Document extract:
..........

New tractors are more expensive and less fuel efficient.
New tractors are more expensive, primarily due to higher commodity
prices, better pricing power among equipment manufacturers, and
government regulations applicable to newly manufactured tractors
and diesel engines.  Revised EPA regulations decrease the amount of
permitted air emissions that can be released by tractor engines and
affect tractors produced after the effective date of the
regulations.  Compliance with these regulations has increased the
cost of our new tractors and lowered fuel mileage.  This will
increase our capital expenses and our operating expenses.  These
adverse effects combined with the uncertainty as to the reliability
of the vehicles equipped with the newly designed diesel engines and
the residual values that will be realized from the disposition of
these vehicles could increase our costs or otherwise adversely
affect our business or operations.

We have significant ongoing capital requirements.
Our transportation business requires substantial ongoing capital
investment, particularly for tractors, trailers, terminals and
technology.  For the past few years, we have depended on cash from
operations and our credit facilities to fund our revenue equipment.
We expect to continue to pay for projected capital expenditures
with cash flows from operations and borrowings under our line of
credit.  If we are unable to generate sufficient cash from
operations and obtain financing on favorable terms in the future,
we may have to limit our growth, enter into less favorable
financing arrangements, or operate our revenue equipment for longer
periods, any of which could have a material adverse effect on our
profitability.

..........

Listed records:

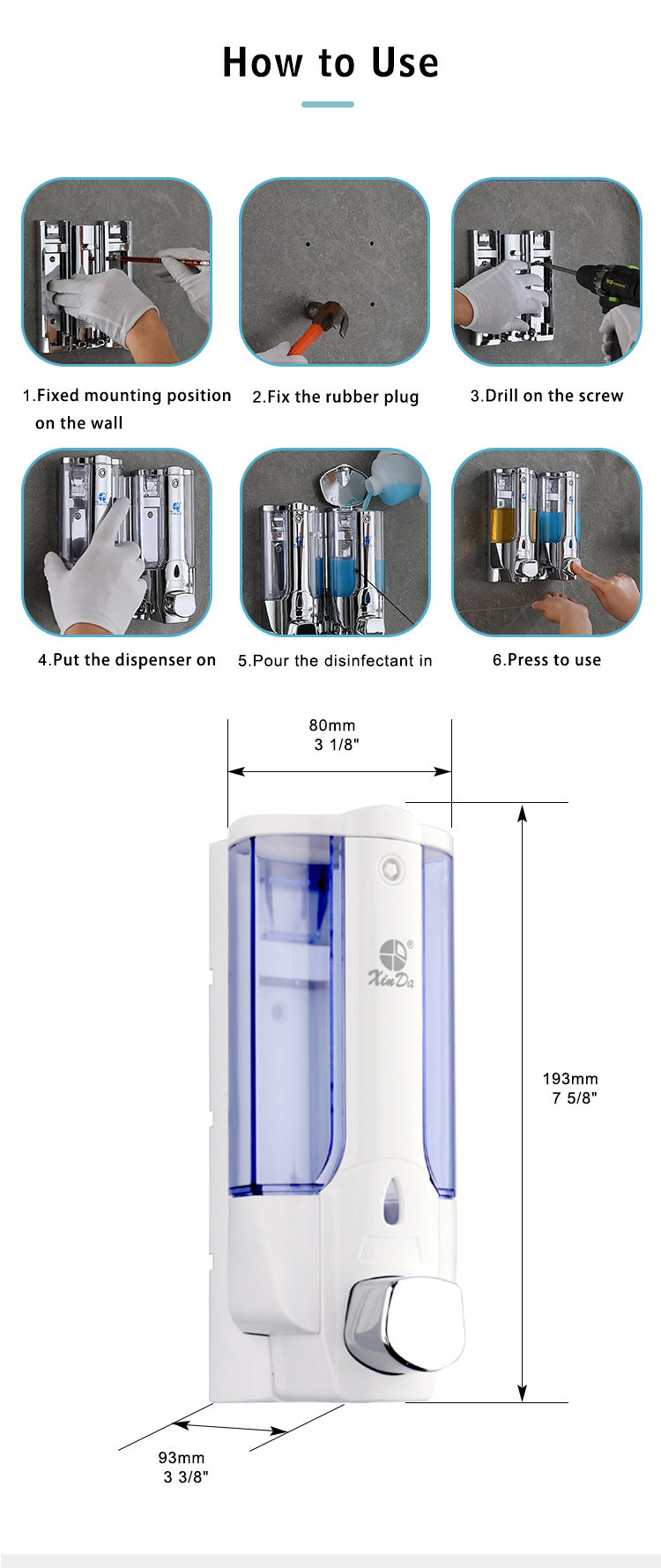 How to Use

1.Fixed mounting position on the wall

2.Fix the rubber plug

3.Drill on the screw

4.Put the dispenser on

5.Pour the disinfectant in

6.Press to use

80mm
3 1/8"

XinDa

193mm
7 5/8"

93mm
3 3/8"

..........

Write the next part of the risk-factor passage on tractor costs and capital needs, picking up after its final sentence.

Result of this exercise:
The loss of one of our major transportation customers could have a
materially adverse effect on our business.
A significant portion of our transportation revenue is generated
from our major customers. For 2009, our top 10 customers, based on
revenue, accounted for approximately 63.6% of our transportation
segment's revenue and one customer accounted for 24.7% of the
segment's revenue.  A reduction in or termination of our services
by one or more of our major customers could have a materially
adverse effect on our business and operating results.

The trucking industry is extremely competitive and fragmented.
The trucking industry is extremely competitive and fragmented.  No
single truckload carrier has a significant market share.  We
compete with many other truckload carriers of varying sizes,
customers' private fleets, and, to a lesser extent, with railroads
which may limit our growth opportunities and reduce profitability.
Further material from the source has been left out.